Inflation readings this month have all been hotter than expected, resulting in the “reversal of everything that was working” previously, Arone noted. Previously, the 10-year Treasury yield had fallen, and the dollar was weakening. Now, yields are rising again and the dollar has bounced, which means that highly speculative, volatile stocks are giving back leadership to companies that benefit from rising rates and inflation, he said.
The energy sector was the sole winner among the S&P 500’s 11 sectors in the past week, while materials and consumer staples outperformed.
The Dow Jones Industrial Average
dropped 3% last week, leaving the blue-chip gauge down 1% so far in 2023, while the S&P 500
slid 2.7% and the tech-heavy Nasdaq Composite
dropped 1.7%. The Nasdaq trimmed its year-to-date gain to 8.9%.
Goodwin sees scope for stocks to fall another 10% to 15% as the economy slides toward recession. She said that while earnings results showed bottom line results continue to hold up relatively well for tech and consumer discretionary sectors, top line revenues are decelerating — a troubling mismatch. Outside of the pandemic winners, companies are struggling to maintain profit margins, she noted.
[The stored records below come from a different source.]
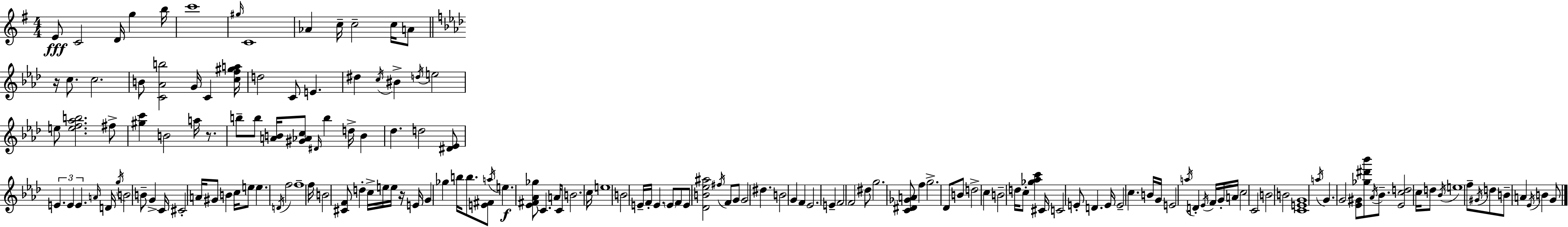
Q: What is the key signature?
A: G major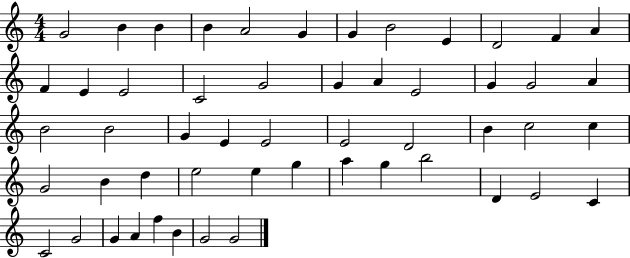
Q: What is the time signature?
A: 4/4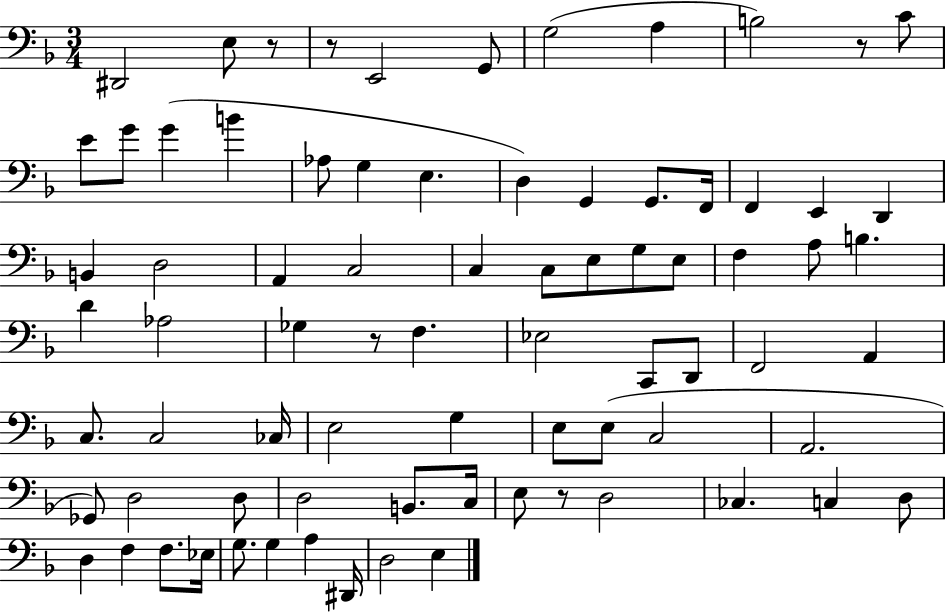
X:1
T:Untitled
M:3/4
L:1/4
K:F
^D,,2 E,/2 z/2 z/2 E,,2 G,,/2 G,2 A, B,2 z/2 C/2 E/2 G/2 G B _A,/2 G, E, D, G,, G,,/2 F,,/4 F,, E,, D,, B,, D,2 A,, C,2 C, C,/2 E,/2 G,/2 E,/2 F, A,/2 B, D _A,2 _G, z/2 F, _E,2 C,,/2 D,,/2 F,,2 A,, C,/2 C,2 _C,/4 E,2 G, E,/2 E,/2 C,2 A,,2 _G,,/2 D,2 D,/2 D,2 B,,/2 C,/4 E,/2 z/2 D,2 _C, C, D,/2 D, F, F,/2 _E,/4 G,/2 G, A, ^D,,/4 D,2 E,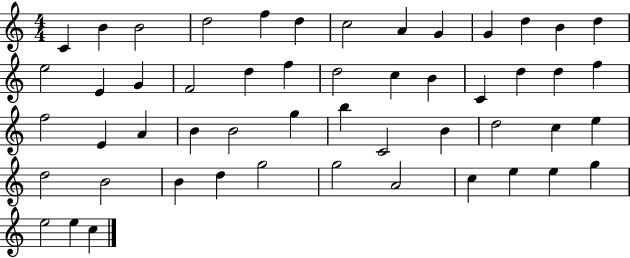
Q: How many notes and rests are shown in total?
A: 52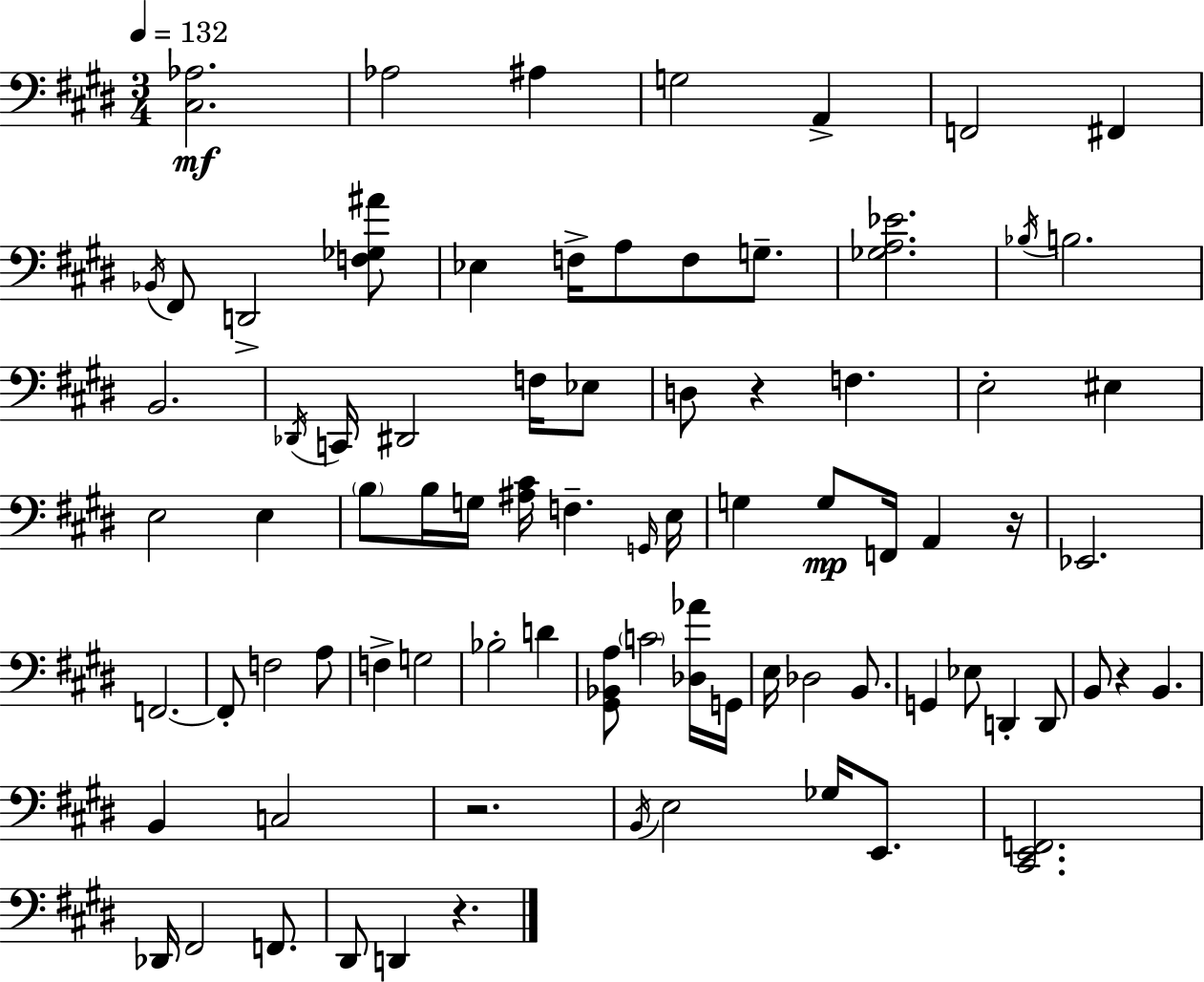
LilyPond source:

{
  \clef bass
  \numericTimeSignature
  \time 3/4
  \key e \major
  \tempo 4 = 132
  <cis aes>2.\mf | aes2 ais4 | g2 a,4-> | f,2 fis,4 | \break \acciaccatura { bes,16 } fis,8 d,2-> <f ges ais'>8 | ees4 f16-> a8 f8 g8.-- | <ges a ees'>2. | \acciaccatura { bes16 } b2. | \break b,2. | \acciaccatura { des,16 } c,16 dis,2 | f16 ees8 d8 r4 f4. | e2-. eis4 | \break e2 e4 | \parenthesize b8 b16 g16 <ais cis'>16 f4.-- | \grace { g,16 } e16 g4 g8\mp f,16 a,4 | r16 ees,2. | \break f,2.~~ | f,8-. f2 | a8 f4-> g2 | bes2-. | \break d'4 <gis, bes, a>8 \parenthesize c'2 | <des aes'>16 g,16 e16 des2 | b,8. g,4 ees8 d,4-. | d,8 b,8 r4 b,4. | \break b,4 c2 | r2. | \acciaccatura { b,16 } e2 | ges16 e,8. <cis, e, f,>2. | \break des,16 fis,2 | f,8. dis,8 d,4 r4. | \bar "|."
}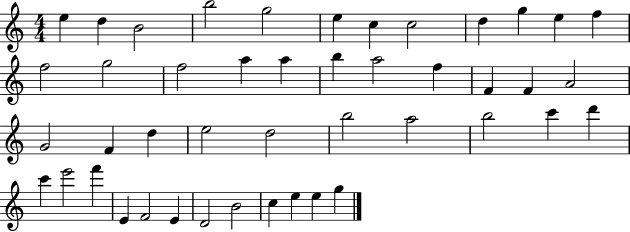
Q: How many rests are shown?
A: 0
Indeed, margin trouble could be the next big worry, Arone said.
Net margins are below the five-year average because businesses have reached a limit when it comes to passing on price increases customers.
“My view is this will remain a headwind for the outlook for stocks and one that’s a bit under the radar,” he said. That might explain why sectors that still enjoy high margins or are able to increase margins — such as the aforementioned energy and industrials — were outperforming the market at the end of the past week.